Justin Trudeau ne pourra pas gouverner de la même manière. Alors que l’été dernier les observateurs s’étonnaient de la faiblesse de la grogne au sein du caucus libéral, tout s’est effondré de façon spectaculaire à la fin de l’année.
Justin Trudeau est devenu un canard boiteux. À tel point qu’à la suite de l’annonce de son départ imminent, il a dû proroger la Chambre pour éviter de perdre sa confiance. Il n’a plus le respect de son caucus, au point qu’il a quitté la réunion de mercredi après seulement 30 minutes, tandis que le reste des députés a continué à discuter de la marche à suivre pendant plus de cinq heures. Et maintenant, certains sondages montrent déjà un rebond parmi les libéraux après Justin, comme pour confirmer qu’une partie des problèmes des libéraux était précisément la responsabilité de leur chef.
La chute est brutale. Contrairement à ses prédécesseurs, Justin Trudeau a perdu le contrôle du cours des événements. Il n’impose plus aucun respect. C’était aussi un des points forts du leadership de Justin Trudeau : le manque de respect. En raison de ses antécédents et de sa personnalité, il a toujours été considéré comme un poids léger. À une certaine époque, cela lui a bien servi : ses adversaires le sous-estimaient, le méprisaient même.

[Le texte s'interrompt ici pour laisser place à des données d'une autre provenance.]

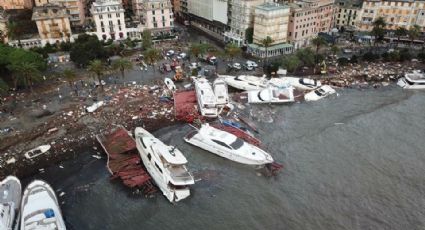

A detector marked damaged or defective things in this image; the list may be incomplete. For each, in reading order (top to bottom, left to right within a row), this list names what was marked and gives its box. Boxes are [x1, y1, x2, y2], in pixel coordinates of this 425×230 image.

damaged dock [95, 126, 156, 194]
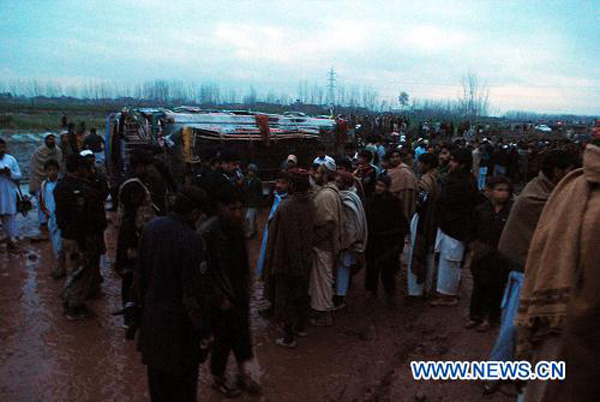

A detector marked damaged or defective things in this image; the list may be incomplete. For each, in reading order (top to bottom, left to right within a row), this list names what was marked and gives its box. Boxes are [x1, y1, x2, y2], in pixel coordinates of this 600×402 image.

overturned bus [105, 104, 344, 185]
crashed bus [105, 107, 344, 187]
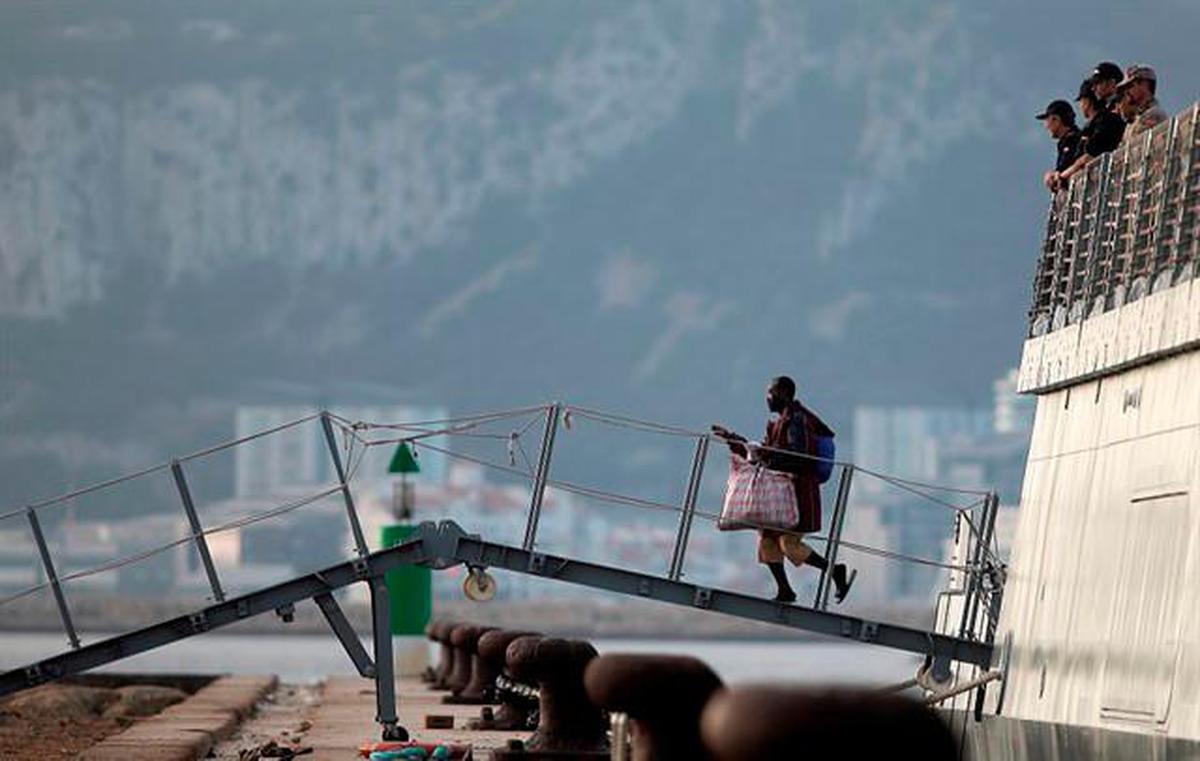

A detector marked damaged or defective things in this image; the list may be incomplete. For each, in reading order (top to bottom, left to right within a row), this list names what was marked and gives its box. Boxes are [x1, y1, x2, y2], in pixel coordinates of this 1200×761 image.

Malgré le fait qu’il soit le septième Premier ministre le plus ancien, malgré trois victoires électorales dans lesquelles il est arrivé de loin et même si plusieurs libéraux lui doivent leur carrière politique, il n’a jamais réussi à imposer le respect. Ni en interne, ni en externe, ni sur la scène internationale. Elon Musk se vante, mais sur le fond il a raison : ce que dit Justin Trudeau n’a plus d’importance.